Like I say, Supernatural ended up better than it began (X-Files absolutely didn't), but still, I'd like to see a show stick with being as freaky as possible for as long as possible, And I think it can be done, too. Supernatural had basically the right idea - the obvious advantage TV horror has over film is the opportunity for character development. You use that to power the narrative, and then drench it all in lashings of undead fiends and loping monsters. Keep the story at the most simple possible level - upcoming apocalypse best prevented by killing all monsters, and off you go.
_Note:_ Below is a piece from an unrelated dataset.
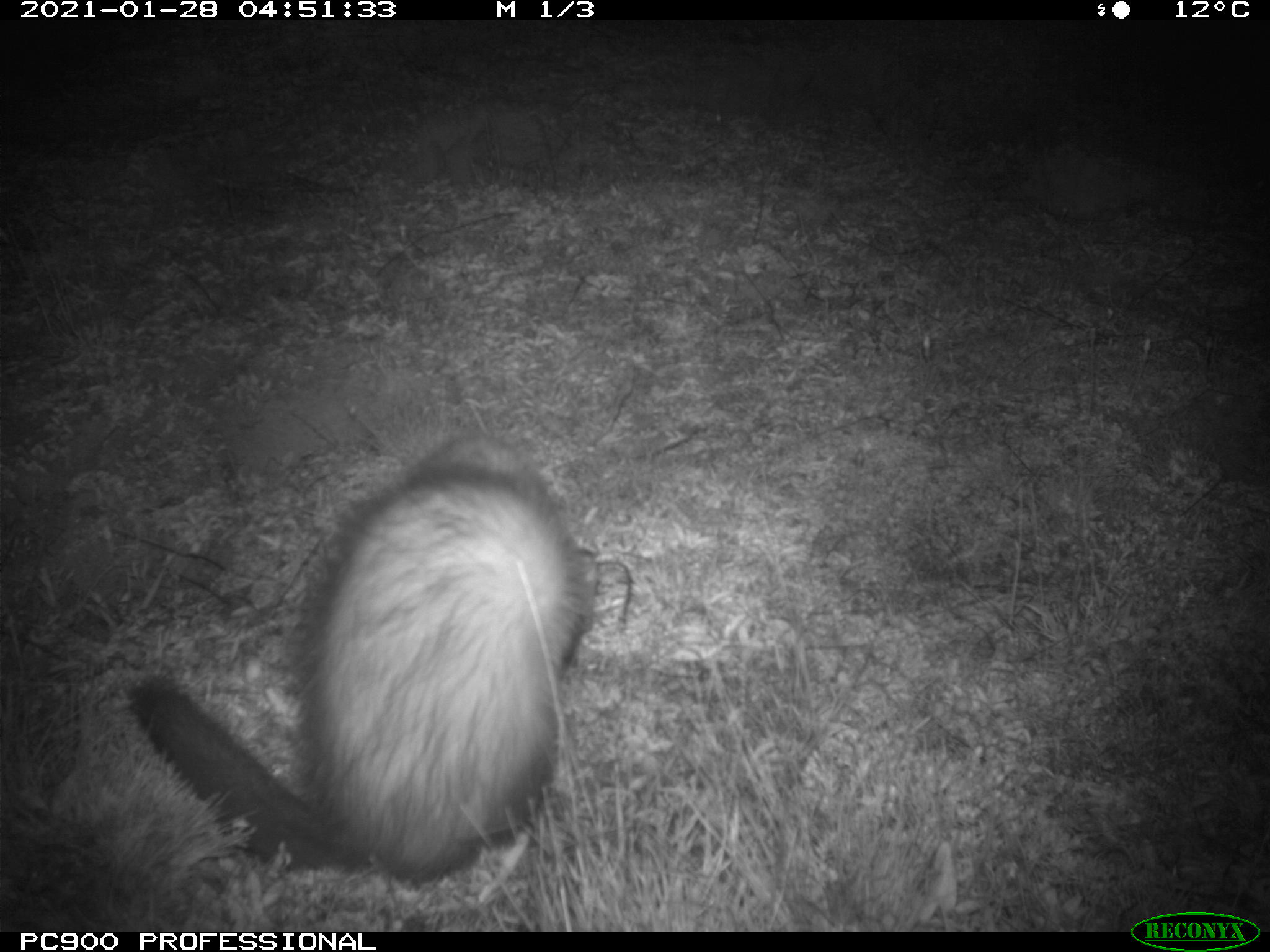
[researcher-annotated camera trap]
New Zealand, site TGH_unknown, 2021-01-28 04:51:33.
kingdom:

The most obvious objection here is how do you keep putting together scary movies when the ironclad rule is that the main characters cannot die? Which has some weight to it, I admit, but I don't think all that much, For all that a standalone horror movie has butchery options denied this kind of television series, no-one watched Halloween or The Fog seriously believing Jamie Lee Curtis wouldn't survive. The fact that horror movies can break the rules doesn't mean they can't work in situations when they're clearly going to stick to them. Indeed, another advantage TV horror has is that the utter bullshit last minute twist that has ruined so much of horror cinema [1] can no longer be employed to the same frustrating extent. So long as the show steers clear of menacing Ichabod/Abbie every episode only for Abbie/Ichabod to ride to the rescue at the last second, I don't particularly see a problem here.

I'm not saying it will definitely work. I'm saying it might, and I'd love to see someone try. It won't take long to discover whether or not they've given it a go.

[1] Especially post-Sixth Sense, though the twist there is fine as these things go. To what extent Shyamalan's film actually brought about renewed interest in twist endings, and to what extent it simply happened to appear at around the time a horror renaissance was underway in any case, I'm not sure.

1 comment:

Anonymous said...

A lost child from a magical island? I think I've seen this before.